The other problem with this is without this grounding… This sounding board of another human being… I am forced into complete non-activity (also out of habit), but the problem with this is — if I am unable to take action with all this rage, where can the rage truly go? Sure, I can meditate, I can use various forms of physical exercise (and even Bindu Yoga), but without a true outlet for taking care of the issue, (like bringing the deadbeat to court, or even confronting him and putting the fear of god into him to paying the money that he owes) that fury festers. And when it festers — the personal issues just go into the wrong sort of cycle. A sort of cycle that can turn into a time bomb waiting to go off.

That’s not the thing that I should be doing at the moment.

[Last Edited: 10/26/2012 08:29:02 PM]

So rewind to my last journal entry just over two weeks ago… The friend that I mentioned that threw out there the phrase “Pre-Destined Relationships” continues to throw all sorts of curveballs in my direction — none of which has left me feeling the least bit settled or grounded. Quite the opposite really… If anything I find myself more unsettled with each and every encounter with him. For every question that I might have gotten around to an answer, I’m left with 20 other questions that remain unanswered. Not to mention the more that I get to know him, the more I’m not at all liking what I see. While he’s not a bad person per se… The problem is that he’s been making the sort of rash decisions that will not end well either for him, or the people that he’s involved in. And with me being the detached observer, I’m finding that it’s going to be a train wreck both emotionally as well as spiritually for everyone involved. In fact, he reminds me of the lesson that I had learned not too long ago about, “…there are just some good people that don’t belong in your life…” That is to say that regardless of the fact that they’re good natured and the sort of people that most would want in one’s life — they’re being there is just simply a bad influence on one’s well being, life, karma, even Wa.

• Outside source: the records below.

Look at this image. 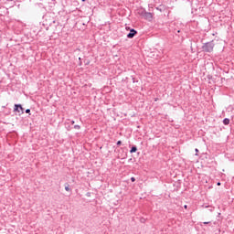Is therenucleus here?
Segmentation results:
<instances>
[{
  "mask_svg": "<svg viewBox=\"0 0 234 234\" xmlns=\"http://www.w3.org/2000/svg\"><path fill=\"white\" fill-rule=\"evenodd\" d=\"M217 186H220V182H218Z\"/></svg>",
  "mask_w": 234,
  "mask_h": 234,
  "instance_id": "18",
  "label": "nucleus"
},
{
  "mask_svg": "<svg viewBox=\"0 0 234 234\" xmlns=\"http://www.w3.org/2000/svg\"><path fill=\"white\" fill-rule=\"evenodd\" d=\"M145 12L146 11L144 8L140 7L137 9V14L138 16H141V17H144V16H145Z\"/></svg>",
  "mask_w": 234,
  "mask_h": 234,
  "instance_id": "5",
  "label": "nucleus"
},
{
  "mask_svg": "<svg viewBox=\"0 0 234 234\" xmlns=\"http://www.w3.org/2000/svg\"><path fill=\"white\" fill-rule=\"evenodd\" d=\"M143 17H144V19H145L146 21H153L154 15H153V13L146 11V12L144 13V16Z\"/></svg>",
  "mask_w": 234,
  "mask_h": 234,
  "instance_id": "3",
  "label": "nucleus"
},
{
  "mask_svg": "<svg viewBox=\"0 0 234 234\" xmlns=\"http://www.w3.org/2000/svg\"><path fill=\"white\" fill-rule=\"evenodd\" d=\"M203 224H211V222L210 221L203 222Z\"/></svg>",
  "mask_w": 234,
  "mask_h": 234,
  "instance_id": "14",
  "label": "nucleus"
},
{
  "mask_svg": "<svg viewBox=\"0 0 234 234\" xmlns=\"http://www.w3.org/2000/svg\"><path fill=\"white\" fill-rule=\"evenodd\" d=\"M25 109H23V106L21 104H15L14 112H21L22 114L25 113Z\"/></svg>",
  "mask_w": 234,
  "mask_h": 234,
  "instance_id": "2",
  "label": "nucleus"
},
{
  "mask_svg": "<svg viewBox=\"0 0 234 234\" xmlns=\"http://www.w3.org/2000/svg\"><path fill=\"white\" fill-rule=\"evenodd\" d=\"M65 191H70V186L69 184H66Z\"/></svg>",
  "mask_w": 234,
  "mask_h": 234,
  "instance_id": "8",
  "label": "nucleus"
},
{
  "mask_svg": "<svg viewBox=\"0 0 234 234\" xmlns=\"http://www.w3.org/2000/svg\"><path fill=\"white\" fill-rule=\"evenodd\" d=\"M195 151H196V153H198V148H196Z\"/></svg>",
  "mask_w": 234,
  "mask_h": 234,
  "instance_id": "17",
  "label": "nucleus"
},
{
  "mask_svg": "<svg viewBox=\"0 0 234 234\" xmlns=\"http://www.w3.org/2000/svg\"><path fill=\"white\" fill-rule=\"evenodd\" d=\"M201 48L203 52H206L207 54H211V52H213L215 48V42L213 40L209 42H206L203 44Z\"/></svg>",
  "mask_w": 234,
  "mask_h": 234,
  "instance_id": "1",
  "label": "nucleus"
},
{
  "mask_svg": "<svg viewBox=\"0 0 234 234\" xmlns=\"http://www.w3.org/2000/svg\"><path fill=\"white\" fill-rule=\"evenodd\" d=\"M184 208H185V209H187V205H185V206H184Z\"/></svg>",
  "mask_w": 234,
  "mask_h": 234,
  "instance_id": "15",
  "label": "nucleus"
},
{
  "mask_svg": "<svg viewBox=\"0 0 234 234\" xmlns=\"http://www.w3.org/2000/svg\"><path fill=\"white\" fill-rule=\"evenodd\" d=\"M136 34H138L137 30L131 29L129 34L127 35L128 39H133V37H134V36H136Z\"/></svg>",
  "mask_w": 234,
  "mask_h": 234,
  "instance_id": "4",
  "label": "nucleus"
},
{
  "mask_svg": "<svg viewBox=\"0 0 234 234\" xmlns=\"http://www.w3.org/2000/svg\"><path fill=\"white\" fill-rule=\"evenodd\" d=\"M223 123H224V125H229V118H225L223 120Z\"/></svg>",
  "mask_w": 234,
  "mask_h": 234,
  "instance_id": "7",
  "label": "nucleus"
},
{
  "mask_svg": "<svg viewBox=\"0 0 234 234\" xmlns=\"http://www.w3.org/2000/svg\"><path fill=\"white\" fill-rule=\"evenodd\" d=\"M82 2H85V0H82Z\"/></svg>",
  "mask_w": 234,
  "mask_h": 234,
  "instance_id": "20",
  "label": "nucleus"
},
{
  "mask_svg": "<svg viewBox=\"0 0 234 234\" xmlns=\"http://www.w3.org/2000/svg\"><path fill=\"white\" fill-rule=\"evenodd\" d=\"M138 151V148L136 146H133L132 149L130 150V153H136Z\"/></svg>",
  "mask_w": 234,
  "mask_h": 234,
  "instance_id": "6",
  "label": "nucleus"
},
{
  "mask_svg": "<svg viewBox=\"0 0 234 234\" xmlns=\"http://www.w3.org/2000/svg\"><path fill=\"white\" fill-rule=\"evenodd\" d=\"M131 181H132V182H136V178L131 177Z\"/></svg>",
  "mask_w": 234,
  "mask_h": 234,
  "instance_id": "11",
  "label": "nucleus"
},
{
  "mask_svg": "<svg viewBox=\"0 0 234 234\" xmlns=\"http://www.w3.org/2000/svg\"><path fill=\"white\" fill-rule=\"evenodd\" d=\"M136 81H138V80H136L134 78H133V83H136Z\"/></svg>",
  "mask_w": 234,
  "mask_h": 234,
  "instance_id": "12",
  "label": "nucleus"
},
{
  "mask_svg": "<svg viewBox=\"0 0 234 234\" xmlns=\"http://www.w3.org/2000/svg\"><path fill=\"white\" fill-rule=\"evenodd\" d=\"M26 113H27V114H30V109H27V110H26Z\"/></svg>",
  "mask_w": 234,
  "mask_h": 234,
  "instance_id": "10",
  "label": "nucleus"
},
{
  "mask_svg": "<svg viewBox=\"0 0 234 234\" xmlns=\"http://www.w3.org/2000/svg\"><path fill=\"white\" fill-rule=\"evenodd\" d=\"M121 144H122V141H118L117 145H121Z\"/></svg>",
  "mask_w": 234,
  "mask_h": 234,
  "instance_id": "13",
  "label": "nucleus"
},
{
  "mask_svg": "<svg viewBox=\"0 0 234 234\" xmlns=\"http://www.w3.org/2000/svg\"><path fill=\"white\" fill-rule=\"evenodd\" d=\"M74 129H78V130H80V129H81V126H80V125L76 124V125H74Z\"/></svg>",
  "mask_w": 234,
  "mask_h": 234,
  "instance_id": "9",
  "label": "nucleus"
},
{
  "mask_svg": "<svg viewBox=\"0 0 234 234\" xmlns=\"http://www.w3.org/2000/svg\"><path fill=\"white\" fill-rule=\"evenodd\" d=\"M154 101H158V99H154Z\"/></svg>",
  "mask_w": 234,
  "mask_h": 234,
  "instance_id": "19",
  "label": "nucleus"
},
{
  "mask_svg": "<svg viewBox=\"0 0 234 234\" xmlns=\"http://www.w3.org/2000/svg\"><path fill=\"white\" fill-rule=\"evenodd\" d=\"M75 122L74 121H71V125H74Z\"/></svg>",
  "mask_w": 234,
  "mask_h": 234,
  "instance_id": "16",
  "label": "nucleus"
}]
</instances>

I wish there was “on the other hand” to this… But there isn’t. I realize that if I try to justify keeping this going the way that it’s going is only to end up going really badly. The kind of badly that will leave me a lot more worse for wear. Sure, I know I’d get over it… I usually do, but I don’t need the extra baggage to go along with it. If anything I’m supposed to be working on shedding what massive amounts of it I already have. I wish there were another way to handling this, but the only other option is to let it continue going the direction it’s going, and that’s the last thing that I want.

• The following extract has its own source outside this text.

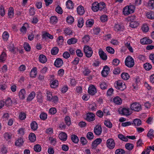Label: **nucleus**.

Maybe in another life this would work out better? But this one? I like my sensibilities and what little order I get from myself in my environment, not to mention that I don’t need to be dealing with his ego-centric bullshit. And him? *shakes head* I can’t help but think he’s got one, maybe even two lifetimes to go before it sorts itself out… But this one? He’s going to be sinking a lot more before he realizes the path that he’s on is not only destructive to the people around him, but self-destructive in the worst possible sense. And no matter how much he thinks picking up from where he is now to another location at the beginning of the year, the baggage that he’s picked up and calls his own now will follow him there.

And with that decision that I’m making, and my venting this out so that I don’t carry it anymore is no longer my concern. Heh, although knowing me too well, I’m more than sure I’ll be talking about it one or two more times.